Tous les flous ne sont pas une cause d'interdiction dans la vente. Ainsi, d'après certains ulémas, ne sont des causes d'interdiction ni le flou très minime (al-jahâla al-yasîra) ni le flou qu'il est impossible d'éviter (al-jahâla allatî lâ yumkin al-ihtirâz 'anhâ) (Zâd ul-ma'âd, 5/820-822). Par exemple, lorsqu'on achète une maison, on ne connaît pas l'état de ses fondations. De même, lorsqu'on achète des noix, on ne connaît pas l'état dans lequel se trouve la véritable noix, qui se trouve à l'intérieur de la coque. Mais il s'agit là de flous impossibles à éviter, et il sont donc tolérés.

▶ _Données brutes_:
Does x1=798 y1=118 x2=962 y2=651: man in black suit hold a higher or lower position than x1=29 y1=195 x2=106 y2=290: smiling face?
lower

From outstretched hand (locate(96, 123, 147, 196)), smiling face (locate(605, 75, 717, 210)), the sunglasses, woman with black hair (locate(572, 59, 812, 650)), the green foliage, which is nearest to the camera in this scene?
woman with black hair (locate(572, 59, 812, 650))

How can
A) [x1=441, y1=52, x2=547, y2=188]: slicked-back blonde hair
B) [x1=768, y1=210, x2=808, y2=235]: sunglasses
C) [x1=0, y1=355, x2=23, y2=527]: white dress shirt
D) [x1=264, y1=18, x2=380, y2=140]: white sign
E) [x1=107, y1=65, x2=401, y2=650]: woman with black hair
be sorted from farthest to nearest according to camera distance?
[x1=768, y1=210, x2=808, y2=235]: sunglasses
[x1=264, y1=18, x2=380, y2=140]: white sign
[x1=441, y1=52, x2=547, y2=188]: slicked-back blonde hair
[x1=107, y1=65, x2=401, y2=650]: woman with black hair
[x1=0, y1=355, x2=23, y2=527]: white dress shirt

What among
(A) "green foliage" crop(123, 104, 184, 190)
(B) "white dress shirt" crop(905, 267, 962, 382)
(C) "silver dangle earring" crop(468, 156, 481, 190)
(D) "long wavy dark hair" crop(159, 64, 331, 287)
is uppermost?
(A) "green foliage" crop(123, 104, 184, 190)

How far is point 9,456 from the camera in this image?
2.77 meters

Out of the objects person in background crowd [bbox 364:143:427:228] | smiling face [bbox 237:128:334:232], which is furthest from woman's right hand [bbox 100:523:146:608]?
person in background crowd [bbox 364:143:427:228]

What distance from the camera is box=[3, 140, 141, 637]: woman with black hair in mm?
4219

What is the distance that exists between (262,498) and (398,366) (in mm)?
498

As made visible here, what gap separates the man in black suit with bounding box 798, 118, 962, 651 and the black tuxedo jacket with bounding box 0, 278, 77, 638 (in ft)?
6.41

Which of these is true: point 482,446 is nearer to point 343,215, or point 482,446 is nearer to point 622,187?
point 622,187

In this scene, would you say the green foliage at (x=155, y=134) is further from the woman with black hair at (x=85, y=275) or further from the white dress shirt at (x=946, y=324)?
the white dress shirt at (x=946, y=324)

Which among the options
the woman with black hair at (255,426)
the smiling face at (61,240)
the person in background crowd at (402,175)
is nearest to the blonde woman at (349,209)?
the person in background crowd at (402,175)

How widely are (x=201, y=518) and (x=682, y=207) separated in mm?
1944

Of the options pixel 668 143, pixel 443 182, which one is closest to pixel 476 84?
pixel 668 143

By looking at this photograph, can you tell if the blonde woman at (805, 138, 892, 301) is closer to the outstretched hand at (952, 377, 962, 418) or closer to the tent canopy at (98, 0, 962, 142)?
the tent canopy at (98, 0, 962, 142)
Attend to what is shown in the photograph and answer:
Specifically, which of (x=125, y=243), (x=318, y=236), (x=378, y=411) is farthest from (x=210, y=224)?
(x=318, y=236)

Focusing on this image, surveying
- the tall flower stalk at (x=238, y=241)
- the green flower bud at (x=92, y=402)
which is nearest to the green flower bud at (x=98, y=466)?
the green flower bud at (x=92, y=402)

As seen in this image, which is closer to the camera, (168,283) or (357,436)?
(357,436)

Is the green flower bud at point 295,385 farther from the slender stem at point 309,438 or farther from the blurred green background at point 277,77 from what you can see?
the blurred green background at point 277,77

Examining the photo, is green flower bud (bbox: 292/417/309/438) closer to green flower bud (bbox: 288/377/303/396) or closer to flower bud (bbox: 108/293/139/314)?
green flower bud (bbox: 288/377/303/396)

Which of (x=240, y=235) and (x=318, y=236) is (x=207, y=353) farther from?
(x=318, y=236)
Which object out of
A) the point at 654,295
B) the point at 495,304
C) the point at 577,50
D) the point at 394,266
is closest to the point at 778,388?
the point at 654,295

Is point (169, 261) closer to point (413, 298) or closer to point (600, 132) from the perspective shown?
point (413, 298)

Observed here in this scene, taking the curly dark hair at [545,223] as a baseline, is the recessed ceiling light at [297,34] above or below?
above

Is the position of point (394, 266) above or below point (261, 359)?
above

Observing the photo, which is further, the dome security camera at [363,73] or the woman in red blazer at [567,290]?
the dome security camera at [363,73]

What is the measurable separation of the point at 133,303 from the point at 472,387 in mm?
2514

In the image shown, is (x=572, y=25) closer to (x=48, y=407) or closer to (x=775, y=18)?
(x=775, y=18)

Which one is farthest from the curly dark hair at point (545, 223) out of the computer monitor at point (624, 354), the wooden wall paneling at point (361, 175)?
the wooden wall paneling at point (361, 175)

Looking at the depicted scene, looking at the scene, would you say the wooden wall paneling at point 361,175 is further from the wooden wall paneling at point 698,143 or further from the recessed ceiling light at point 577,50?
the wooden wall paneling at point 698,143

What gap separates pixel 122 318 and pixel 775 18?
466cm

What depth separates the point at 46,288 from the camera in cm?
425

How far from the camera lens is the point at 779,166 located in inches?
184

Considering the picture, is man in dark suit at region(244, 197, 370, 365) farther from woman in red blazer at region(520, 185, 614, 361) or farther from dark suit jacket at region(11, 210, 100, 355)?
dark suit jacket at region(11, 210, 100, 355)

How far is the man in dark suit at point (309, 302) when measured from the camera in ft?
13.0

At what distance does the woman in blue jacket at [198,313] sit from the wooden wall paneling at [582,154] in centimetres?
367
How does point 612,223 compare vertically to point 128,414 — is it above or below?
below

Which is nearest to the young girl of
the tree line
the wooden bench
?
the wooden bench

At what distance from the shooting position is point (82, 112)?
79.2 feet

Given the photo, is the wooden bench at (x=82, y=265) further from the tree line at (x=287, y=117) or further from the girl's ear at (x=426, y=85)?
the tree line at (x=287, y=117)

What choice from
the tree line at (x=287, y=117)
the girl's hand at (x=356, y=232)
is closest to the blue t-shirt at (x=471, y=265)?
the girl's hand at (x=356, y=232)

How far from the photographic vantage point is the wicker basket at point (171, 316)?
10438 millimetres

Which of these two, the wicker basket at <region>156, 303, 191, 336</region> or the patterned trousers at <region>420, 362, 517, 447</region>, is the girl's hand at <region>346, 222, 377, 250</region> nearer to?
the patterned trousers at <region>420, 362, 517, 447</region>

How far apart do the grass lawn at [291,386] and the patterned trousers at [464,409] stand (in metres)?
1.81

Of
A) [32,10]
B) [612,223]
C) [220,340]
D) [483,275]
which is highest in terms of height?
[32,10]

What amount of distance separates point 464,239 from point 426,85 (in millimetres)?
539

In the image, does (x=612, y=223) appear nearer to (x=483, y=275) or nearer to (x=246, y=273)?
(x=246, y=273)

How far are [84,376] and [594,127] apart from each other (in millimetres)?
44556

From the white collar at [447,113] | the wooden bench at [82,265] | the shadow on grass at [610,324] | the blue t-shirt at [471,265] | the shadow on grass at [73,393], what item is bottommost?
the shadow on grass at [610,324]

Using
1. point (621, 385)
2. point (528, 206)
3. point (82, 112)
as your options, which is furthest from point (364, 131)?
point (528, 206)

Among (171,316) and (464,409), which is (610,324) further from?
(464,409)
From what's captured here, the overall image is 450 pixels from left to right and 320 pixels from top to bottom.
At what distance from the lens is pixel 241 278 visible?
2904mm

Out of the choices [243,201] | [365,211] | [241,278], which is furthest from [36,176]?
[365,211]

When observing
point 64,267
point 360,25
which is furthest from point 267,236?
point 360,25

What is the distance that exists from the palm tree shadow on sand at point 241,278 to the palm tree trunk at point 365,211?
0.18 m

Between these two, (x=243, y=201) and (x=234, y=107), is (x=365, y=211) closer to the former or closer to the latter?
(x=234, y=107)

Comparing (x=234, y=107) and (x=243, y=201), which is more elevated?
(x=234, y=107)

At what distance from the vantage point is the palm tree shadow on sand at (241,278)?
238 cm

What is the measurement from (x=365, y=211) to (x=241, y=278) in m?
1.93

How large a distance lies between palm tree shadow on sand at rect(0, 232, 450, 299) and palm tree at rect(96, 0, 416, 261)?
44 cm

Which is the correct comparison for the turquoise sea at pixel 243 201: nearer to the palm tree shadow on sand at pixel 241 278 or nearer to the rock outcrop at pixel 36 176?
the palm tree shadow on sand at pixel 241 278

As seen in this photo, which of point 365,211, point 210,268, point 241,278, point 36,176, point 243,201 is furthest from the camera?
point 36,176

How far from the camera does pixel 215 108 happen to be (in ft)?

▶ _Consignes_:
**1)** D'après le texte sur le flou dans la vente, quels sont les deux types de flou qui, selon certains ulémas, ne sont pas des causes d'interdiction ?
**2)** Indiquez si chacune des affirmations suivantes concorde avec le texte sur le flou dans la vente, en répondant par oui ou par non et en citant les mots décisifs du texte. (a) Tout flou rend la vente interdite. (b) L'acheteur d'une maison ne connaît pas l'état de ses fondations. (c) Le flou concernant les noix est toléré parce qu'il est très minime.
**3)** Poursuivez le texte sur le flou dans la vente à partir de sa dernière phrase.

▶ _Corrigé de l'exercice_:
**1)** Le flou très minime et le flou qu'il est impossible d'éviter.

**2)**
(a) Non : « Tous les flous ne sont pas une cause d'interdiction dans la vente. »
(b) Oui : « lorsqu'on achète une maison, on ne connaît pas l'état de ses fondations. »
(c) Non : « Mais il s'agit là de flous impossibles à éviter »

**3)**
Pour être toléré, le flou présent dans l'un des deux biens qui sont échangés doit remplir deux conditions :
- primo, il ne doit pas être explicitement interdit par un texte des Hadîths ou par une cause juridique claire (illa) extraite d'un texte ;
- secundo, il doit être tel qu'il est d'usage de le tolérer dans la société dans laquelle on vit ('urf)... parce qu'il n'entraîne en général pas de risque de litige entre les deux personnes ayant conclu la transaction… parce que le flou y est très minime ou qu'il est impossible de l'éviter.

Tout flou qui ne remplit pas ces deux conditions (jahâla fâhisha) est par contre interdit (cf. Islâm aur jadîd ma'âshî massâ'ïl, pp. 209-211).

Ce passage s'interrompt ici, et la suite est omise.